For each pound of weight lost, knee stress decreases by 4 pounds in overweight and obese people. Eating healthy portions and an anti-inflammatory diet can help in losing weight, reducing knee stress, and decreasing systemic inflammation throughout the body.

Check Your Footwear

Footwear such as high heels or overly rigid shoes can wreak havoc on your knees, ankles, and feet. Whether you are a nimble young person or someone with osteoporosis, picking out proper footwear can bring about tremendous pain alleviation as well as promote healthy feet—which are essential for healthy knees, ankles, hips, and the rest of your body’s posture.

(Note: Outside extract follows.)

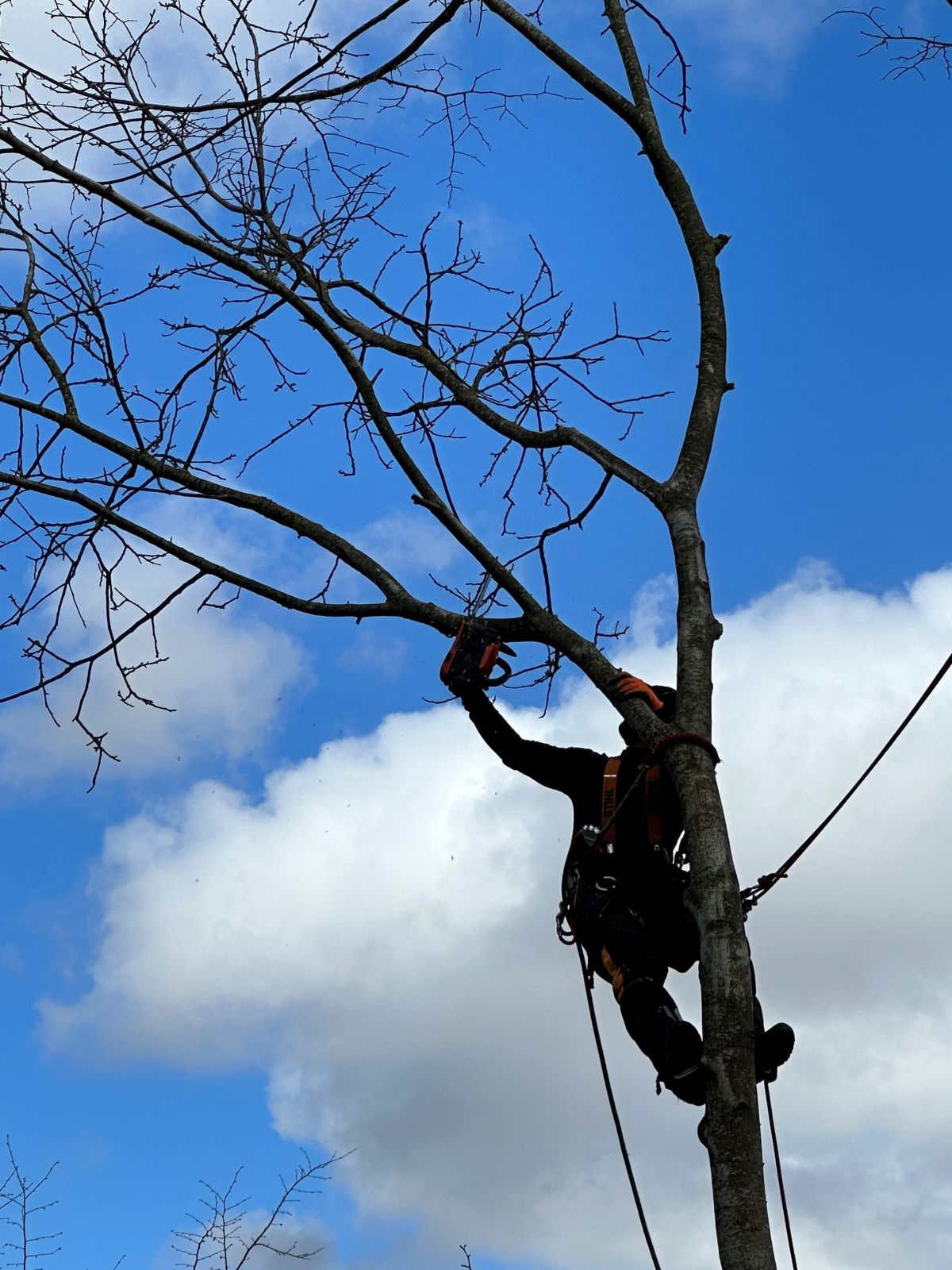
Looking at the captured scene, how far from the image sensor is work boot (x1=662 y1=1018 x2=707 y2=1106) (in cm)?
407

Strengthen Your Hamstrings & Glutes

Our sedentary lifestyles that repeatedly keep us seated and in poor postures lead to underdeveloped hamstrings and glutes, and overuse of the knee and quadriceps muscles. Women especially have a natural disposition to having quadriceps that are much more dominant than their hamstrings, which leads to them suffering many more ACL tears than men. Strong hamstring and glute muscles are a powerful defense against knee pain and injuries.

Get Up and Move

Cartilage lacks blood vessels to carry nutrients into it, meaning that in order to get our blood flowing and carrying vital nutrients we need to get up and move our bodies. It doesn’t have to be rigorous either, as three 10-minute walks throughout the day, a few days a week, is perfect.

Stretch Your Quads & Calves

This prospective study’s statistical analysis demonstrated that those in the study who ended up developing patellofemoral pain had significantly tighter calf and quadriceps muscles.